Here is the story. Those who led the teen to “accept Christ” decided to “out” this person. That is, they decided to share the conversion experience world-wide through social media. This teen is the child of harsh parents (by any standards). This information distinctly did not help.
The result? The teen feels manipulated and feels that no one can be trusted… least of all, Christians.
Why did the “friends” of this teen decide to do what they did?
1. Perhaps they felt that salvation was tied to public confession of faith. But this makes no real sense since such a confession of faith can’t be done 3rd person. Even if they wanted to encourage the teen to make the decision public, most of us would feel that such a confession does not need to be put up on the world wide web.
2. Perhaps they were guided by who (or what) is important. Let’s consider some options:
a. God. If God is most important? I would suggest that God does not need to read about it on the Web.
b. Mission of God. If God is not the most important, but God’s mission is the most important, one might decide to post this information IF one thinks that the positive value of such a testimony in the general public would be greater than the negative impact one could expect in the small scale. But is such a Machiavellian attitude justified?
b. Friends. If friends are the most important. then one gives them things they will enjoy. If they enjoy inspirational gossip or newsy chitchat, one might prioritize giving such sensitive information. But how many friends does one have? Certainly putting information on a website that is accessible to most of the world goes beyond one’s list of friends.

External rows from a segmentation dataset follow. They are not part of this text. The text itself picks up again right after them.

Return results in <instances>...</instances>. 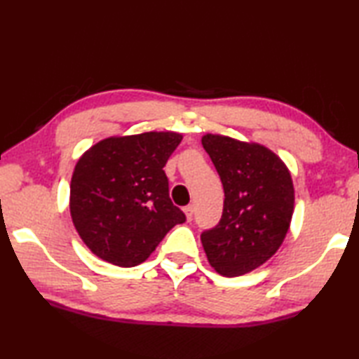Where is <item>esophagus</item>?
Wrapping results in <instances>:
<instances>
[{
    "mask_svg": "<svg viewBox=\"0 0 359 359\" xmlns=\"http://www.w3.org/2000/svg\"><path fill=\"white\" fill-rule=\"evenodd\" d=\"M184 212H185V215H187V220L191 222V218H193V205L191 204L190 205H185Z\"/></svg>",
    "mask_w": 359,
    "mask_h": 359,
    "instance_id": "34e87169",
    "label": "esophagus"
}]
</instances>
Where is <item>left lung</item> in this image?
Returning <instances> with one entry per match:
<instances>
[{
    "label": "left lung",
    "mask_w": 359,
    "mask_h": 359,
    "mask_svg": "<svg viewBox=\"0 0 359 359\" xmlns=\"http://www.w3.org/2000/svg\"><path fill=\"white\" fill-rule=\"evenodd\" d=\"M203 147L224 190L220 222L201 234L204 252L218 274L244 276L282 245L294 209L293 180L264 145L205 135Z\"/></svg>",
    "instance_id": "8db88e82"
}]
</instances>
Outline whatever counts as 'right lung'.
Instances as JSON below:
<instances>
[{
	"instance_id": "right-lung-1",
	"label": "right lung",
	"mask_w": 359,
	"mask_h": 359,
	"mask_svg": "<svg viewBox=\"0 0 359 359\" xmlns=\"http://www.w3.org/2000/svg\"><path fill=\"white\" fill-rule=\"evenodd\" d=\"M179 133L107 137L77 161L69 210L96 257L120 267L144 263L168 231L187 218L169 198L165 165Z\"/></svg>"
}]
</instances>
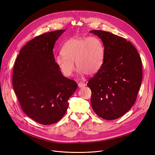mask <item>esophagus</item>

c. Self. If oneself is the most important? Well, you do whatever makes you look good. If you think that hurting someone else makes you look like a great Christian, is that enough of a justification to tell the world? I don’t think so.
d. The young convert. What is best for the new believer. The young believer needs to be put into an environment guided by Christian love, and gently guided on the path that Jesus (Isa) walked. The young believer did not need to go through all of this other stuff.
I believe the priorities have to be God and the young believer. Self and others have to move down the list. And as tempting as it is to prioritize the “Mission of God” the risk of a destructive pragmatism is too great.
I do understand that sometimes to issues can get very murky. I am familiar with some missionaries that were planning to work in a “closed” country. They needed to raise money for support. This means going around talking about what they plan to do, their vision, and the needs. However, their agency gave them many warnings about the risk of causing problems by giving information. Following the agency’s advice to the letter would almost certainly sabotage raising the support they needed. In the end, a balance had to be found.
Balance is so important, but so hard to find.